Using high throughput CRISPR based methods for systematic evaluation of genome editing strategies in haemopoietic stem cells

Genome editing of haemopoietic cells is at the forefront of the clinical development the technology, with recent regulatory approval for Exagamglogene autoleucel for the treatment of haemoglobinopathies. Several variants of genome editing technologies have been developed over the last decade, which extend the capabilities of genome editing beyond that of the canonical nuclease-based proteins.

This involves inactivation of Cas9 nuclease function and the linkage of additional enzymes to Cas9 to allow direct targeting of specific DNA sequences. This has resulted in the development of base editors, which use deamination of nucleotides to make single base changes and prime editors, which use reverse transcriptase to enable an elongated guide RNA to be used as a template for DNA repair.

A further development are epigenome editors, which alter transcription through Cas9-targetted modification of DNA methylation and histone proteins but leave the DNA sequence unchanged.
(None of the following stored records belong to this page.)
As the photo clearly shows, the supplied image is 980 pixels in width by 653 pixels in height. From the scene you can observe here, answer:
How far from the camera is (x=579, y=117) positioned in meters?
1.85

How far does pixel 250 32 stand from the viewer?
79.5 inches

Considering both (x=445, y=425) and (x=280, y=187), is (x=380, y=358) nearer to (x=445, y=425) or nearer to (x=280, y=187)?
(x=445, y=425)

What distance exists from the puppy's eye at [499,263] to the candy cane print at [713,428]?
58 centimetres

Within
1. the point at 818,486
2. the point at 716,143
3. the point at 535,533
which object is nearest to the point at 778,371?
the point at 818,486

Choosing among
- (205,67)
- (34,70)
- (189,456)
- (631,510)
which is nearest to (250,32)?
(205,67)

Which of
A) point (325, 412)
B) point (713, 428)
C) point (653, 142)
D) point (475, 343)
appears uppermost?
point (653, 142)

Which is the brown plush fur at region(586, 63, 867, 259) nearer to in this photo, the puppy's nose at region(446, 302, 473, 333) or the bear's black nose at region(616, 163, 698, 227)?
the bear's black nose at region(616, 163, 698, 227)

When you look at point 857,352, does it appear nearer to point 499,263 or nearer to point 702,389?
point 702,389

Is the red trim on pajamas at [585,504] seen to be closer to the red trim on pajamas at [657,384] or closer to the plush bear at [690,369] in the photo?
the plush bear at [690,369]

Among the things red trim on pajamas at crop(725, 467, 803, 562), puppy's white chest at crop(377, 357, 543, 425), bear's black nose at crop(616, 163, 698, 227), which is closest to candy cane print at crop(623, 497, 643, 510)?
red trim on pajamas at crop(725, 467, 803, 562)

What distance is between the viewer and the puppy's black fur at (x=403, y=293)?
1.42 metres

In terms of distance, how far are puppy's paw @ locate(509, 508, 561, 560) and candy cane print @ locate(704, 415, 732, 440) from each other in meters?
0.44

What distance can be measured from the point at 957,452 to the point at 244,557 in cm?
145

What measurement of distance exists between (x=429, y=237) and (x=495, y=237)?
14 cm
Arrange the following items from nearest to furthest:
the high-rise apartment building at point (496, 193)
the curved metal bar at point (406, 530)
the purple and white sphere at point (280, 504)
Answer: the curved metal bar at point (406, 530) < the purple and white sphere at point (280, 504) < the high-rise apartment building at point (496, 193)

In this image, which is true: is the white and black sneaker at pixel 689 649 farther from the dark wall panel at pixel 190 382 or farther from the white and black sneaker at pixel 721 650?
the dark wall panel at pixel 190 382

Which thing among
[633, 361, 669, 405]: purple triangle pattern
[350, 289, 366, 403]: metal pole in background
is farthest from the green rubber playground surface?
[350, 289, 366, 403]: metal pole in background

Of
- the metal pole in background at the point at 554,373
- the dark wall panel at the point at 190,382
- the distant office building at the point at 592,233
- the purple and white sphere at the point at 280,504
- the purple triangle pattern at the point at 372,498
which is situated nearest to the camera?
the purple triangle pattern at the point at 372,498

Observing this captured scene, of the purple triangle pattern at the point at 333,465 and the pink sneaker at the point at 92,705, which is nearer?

All of these variants of genome editing have differing efficacy and result in variable sequence changes at specific sites in the genome. Furthermore, editing outcomes are highly variable between different cell types and it is common to find that high editing efficiencies in cell lines do not translate into primary cells. This is not fully understood but is likely due to cell type specific differences in the epigenetic landscape and DNA damage response.

This cell type variability has not been characterised systematically in key primary cell types such as HSCs. In this project we aim to develop methods of using high throughput CRISPR screens to systematically characterise the editing outcomes in haemopoietic stem cells. Once developed, we plan to compare editing outcomes with different editing modalities at different classes of genomic elements in different cell types.

This will potentially allow cell type specific prediction of editing strategies and inform on methods of manipulating the cellular program to enhance editing.